During the race, Swope said all those sensors are being monitored in real time and analysed to make instant decisions that can make the difference between first place and the back of the pack. Also, data is collected for trend analysis over time.
"This is what we do for a living," said Swope. "Will these cars go faster as a result of our technology? Absolutely. Will they go faster than the other cars? Well, that's why it's a race."
Swope said the technology that Intel is providing for BMW Sauber is the same technology available to its enterprise customers today. There is also some potential for new development that will benefit the enterprise, said Swope, pointing to simulation technology that Intel has developed for F1 that has applications in industries such as oil and gas.
"There is an association that's kind of exciting," said Swope. "We like Intel's name being associated with exciting uses of technology, and it's fun to do as well."
Intel made heavy promotional use of Villeneuve during Grand Prix week in Montreal, and Doug Cooper, country manager at Intel of Canada, said one of the messages the company is trying to get out is that Intel is no longer just a processor company. Today, he said Intel's focus isn't on products, but on platforms.

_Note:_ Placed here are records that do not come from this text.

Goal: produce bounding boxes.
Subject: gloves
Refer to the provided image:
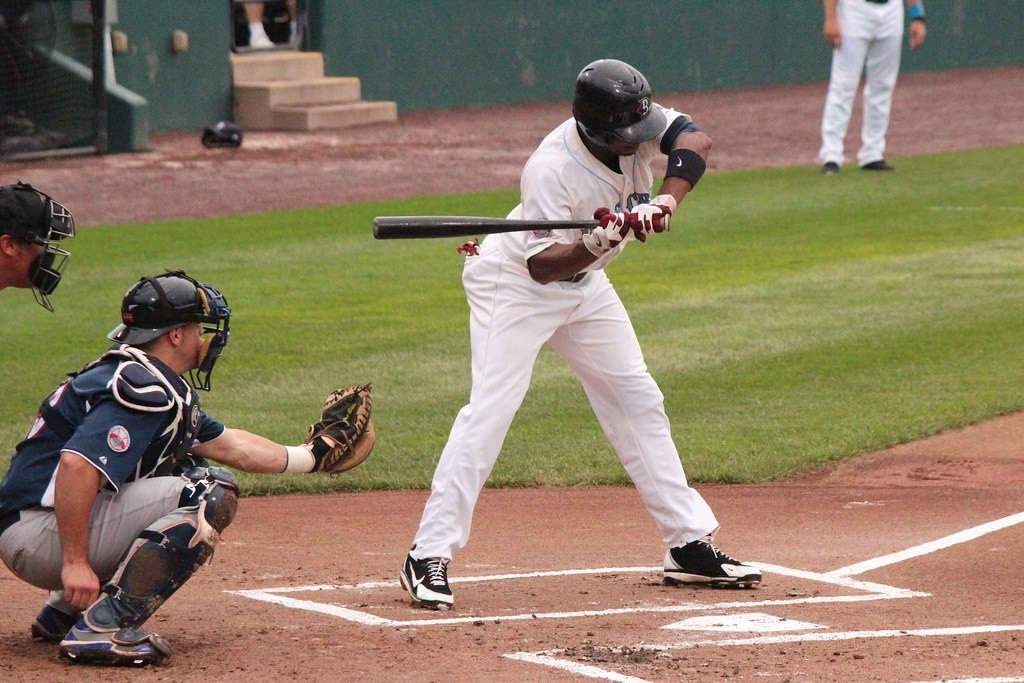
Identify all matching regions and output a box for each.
[632,195,677,243]
[583,208,631,258]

"The word isn't completely out," said Cooper. "There's a lot more we need to do to explain how vPro is delivering on a business benefit and Intel is much more than just a microprocessor company."
Intel's vPro is a remote management, security and energy-efficiency suite designed to address what Cooper said are two of today's biggest IT concerns: energy consumption and IT support costs. He noted that just 13 per cent of incident reports in an IT shop actually require someone to go to the desk, but those 13 per cent represent almost half the cost. As well, he said energy efficiency now rivals performance as a user priority.
"Technologies such as Active Management and the access security using virtualisation – these things in vPro are designed to deliver a platform benefit directly to what IT shops say they need," said Cooper.